Staying Alive Read online

Page 3


  ‘I can account for myself, Alain.’

  ‘Not for that radio you’re carrying, you can’t. Besides, supposed not to be seen together more than we bleeding have to – right?’

  It was one of the principles instilled in the course of training. One réseau member gets arrested, others move away fast and lie low, while the one that’s caught is counted on to hold out against interrogation for at least forty-eight hours before leaking anything that might earlier have led them to his or her confrères. Whereas if the Gestapo had prior knowledge of any such associates, chances are the arrests would have been simultaneous.

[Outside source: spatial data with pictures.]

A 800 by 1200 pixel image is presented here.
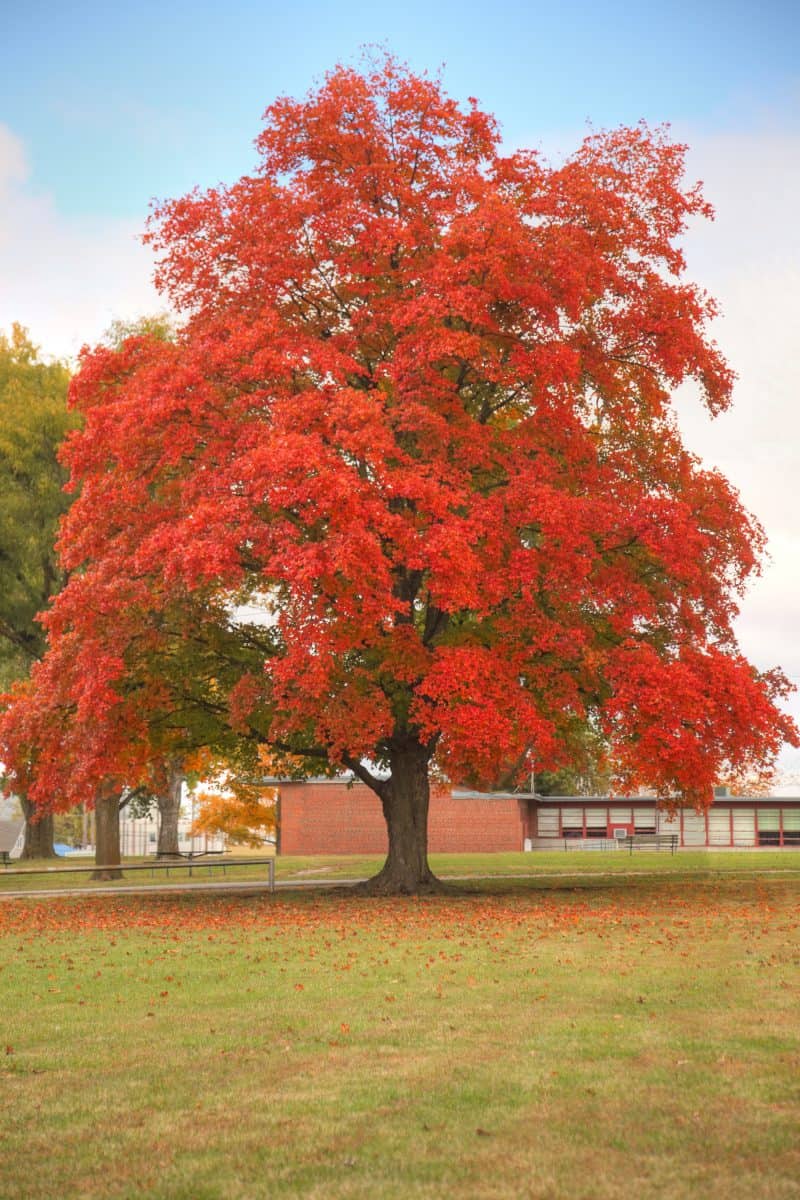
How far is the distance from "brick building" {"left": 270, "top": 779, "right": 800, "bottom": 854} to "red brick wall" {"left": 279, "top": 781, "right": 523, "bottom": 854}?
52mm

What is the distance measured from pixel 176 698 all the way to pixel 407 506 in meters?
6.24

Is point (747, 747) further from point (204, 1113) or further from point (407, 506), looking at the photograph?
point (204, 1113)

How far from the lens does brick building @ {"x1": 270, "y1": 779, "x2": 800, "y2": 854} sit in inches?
2606

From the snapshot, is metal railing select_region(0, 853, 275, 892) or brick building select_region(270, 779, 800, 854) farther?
brick building select_region(270, 779, 800, 854)

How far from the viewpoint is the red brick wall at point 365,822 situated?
66.0 metres

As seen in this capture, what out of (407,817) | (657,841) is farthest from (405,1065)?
(657,841)

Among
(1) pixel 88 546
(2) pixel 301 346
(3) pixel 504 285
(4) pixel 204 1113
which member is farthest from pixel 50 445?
(4) pixel 204 1113

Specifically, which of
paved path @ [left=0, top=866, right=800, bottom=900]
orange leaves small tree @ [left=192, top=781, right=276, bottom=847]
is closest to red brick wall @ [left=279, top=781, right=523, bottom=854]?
orange leaves small tree @ [left=192, top=781, right=276, bottom=847]

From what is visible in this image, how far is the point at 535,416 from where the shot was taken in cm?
2470

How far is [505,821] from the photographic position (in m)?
67.4

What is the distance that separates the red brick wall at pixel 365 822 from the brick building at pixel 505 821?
0.05 m

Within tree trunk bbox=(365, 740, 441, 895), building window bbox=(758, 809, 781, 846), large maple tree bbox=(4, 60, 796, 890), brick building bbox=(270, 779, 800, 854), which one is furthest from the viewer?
building window bbox=(758, 809, 781, 846)

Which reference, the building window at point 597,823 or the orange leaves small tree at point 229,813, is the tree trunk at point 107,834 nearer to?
the orange leaves small tree at point 229,813

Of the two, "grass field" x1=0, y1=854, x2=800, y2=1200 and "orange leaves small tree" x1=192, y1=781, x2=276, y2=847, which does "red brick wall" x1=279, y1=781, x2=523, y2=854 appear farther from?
"grass field" x1=0, y1=854, x2=800, y2=1200
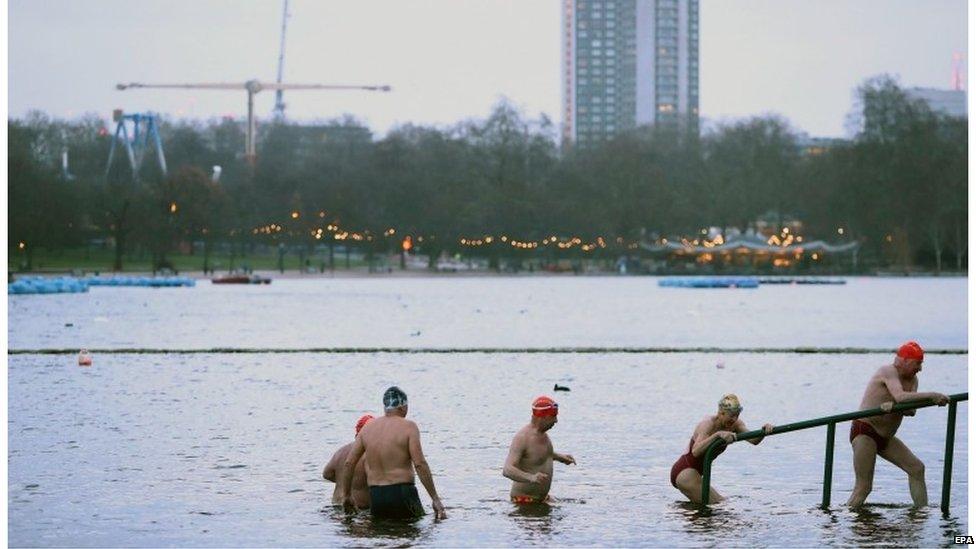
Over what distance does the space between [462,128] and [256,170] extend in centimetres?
2259

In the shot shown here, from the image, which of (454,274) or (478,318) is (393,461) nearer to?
(478,318)

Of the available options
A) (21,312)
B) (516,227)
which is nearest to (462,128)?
(516,227)

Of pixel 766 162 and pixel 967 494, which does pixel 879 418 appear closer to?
pixel 967 494

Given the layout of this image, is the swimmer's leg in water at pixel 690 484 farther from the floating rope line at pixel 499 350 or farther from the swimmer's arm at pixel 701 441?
the floating rope line at pixel 499 350

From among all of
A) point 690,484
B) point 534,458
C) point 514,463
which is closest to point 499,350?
point 690,484

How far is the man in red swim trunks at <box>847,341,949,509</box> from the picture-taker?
18.0 m

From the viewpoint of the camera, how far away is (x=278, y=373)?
41.2 m

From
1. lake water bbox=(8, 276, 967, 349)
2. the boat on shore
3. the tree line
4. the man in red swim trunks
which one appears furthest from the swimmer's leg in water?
the tree line

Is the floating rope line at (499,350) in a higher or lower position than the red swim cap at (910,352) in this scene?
lower

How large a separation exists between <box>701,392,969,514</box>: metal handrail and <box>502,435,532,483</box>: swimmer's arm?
1864 millimetres

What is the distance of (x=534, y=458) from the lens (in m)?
19.7

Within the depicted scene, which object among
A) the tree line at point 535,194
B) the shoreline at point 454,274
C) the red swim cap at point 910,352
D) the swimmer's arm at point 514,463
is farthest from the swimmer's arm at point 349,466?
the tree line at point 535,194

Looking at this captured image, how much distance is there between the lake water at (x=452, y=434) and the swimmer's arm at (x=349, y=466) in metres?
0.34

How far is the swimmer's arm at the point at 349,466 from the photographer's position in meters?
18.1
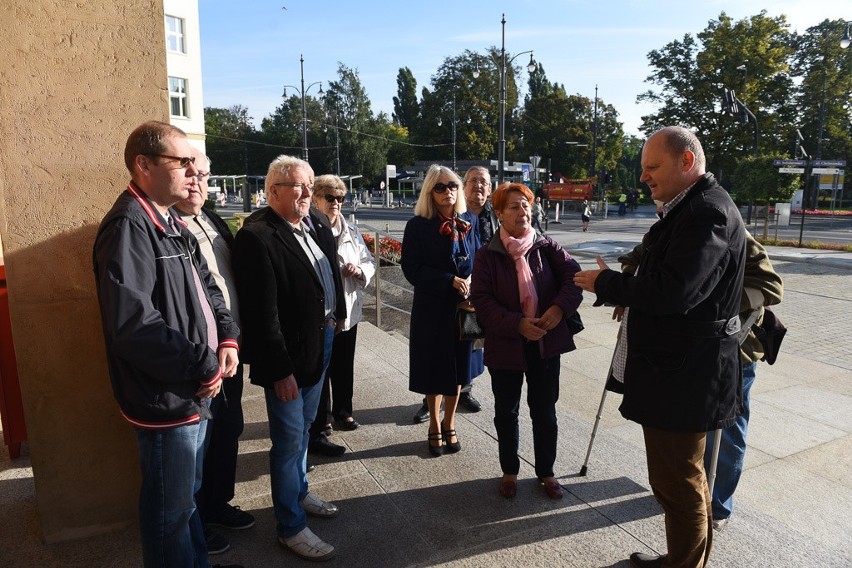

  Instructors had admitted that not to be seen together was a principle, not a blanket instruction. Very often you had to be together in public places. Just a matter of common sense, she guessed, in practice. She wondered whether Déclan knew she was a greenhorn, still had practically everything to learn. Following him now – along a hedgerow, for the advantage of its shadow, then after casting around a bit he stooped to pick up a bag containing the lamps – bicycle lamps probably – from where he’d left it among what looked like nettles and docks. Telling her as they went on, ‘Proper bastard now. Boches taking over from bloody Vichy. Last couple of days, this is, truck convoys an’ trains full of ’em. Won’t make our lives easier, will it. Like as not you’ll have a few on whatever train we get you on. I got you a ticket, by the way.’

  ‘Well, thanks.’

  ‘Save having to show papers at the guichet. But there’ll be guards, bet your life. Account for yourself, you say – so why’re you in Cahors, for a start?’

  ‘I’m moving house from Paris to Toulouse, I’ve a cousin married to a farmer near La Capelle, took the chance of stopping off with them for a few days.’

  ‘They know about it?’

  ‘No. They exist, but – who’d bother checking?’

  ‘Gestapo would, if they thought they had reason.’

  ‘So I don’t give them reason. I’m coming to Toulouse to find myself a job and because I was sick of Paris. I’m a widow – husband drowned by the bloody British. Needn’t worry, that’s cast-iron. And there’s an aunt of my late husband’s in some village somewhere – whichever way I’m going, I’m hoping to locate her. What’s your story – French wife, you said—’

  ‘Long an’ short of it is I’m a local. Make my living fixing borehole pumps and suchlike. “Agricultural engineer” is what I have on my papers, what my wife calls it is “odd-job man”. But look – stay put a minute, while I do a recce?’

  He left the suitcase and the bag of lamps with her, vanished towards a dark confusion of buildings, ruins of some kind. The moon was obscured by cloud at this moment and it was a jumble, not easy to make out. Ruins of a small farmstead, must have been. No truck visible, anyway not from here. The ground was rutted, though, no doubt by farm traffic. Well – narrow ruts, so carts… Déclan had disappeared. She moved closer to the ruins, dumped the suitcases amongst long grass and rubble, went back for the lamp bag then sat herself down on the larger case. Not all that visible, and she’d be in the shadow of this nearer lot when the cloud shifted. Déclan’s truck presumably somewhere amongst all that, or behind it; he’d be checking that there were no foreign bodies lurking in the immediate surroundings.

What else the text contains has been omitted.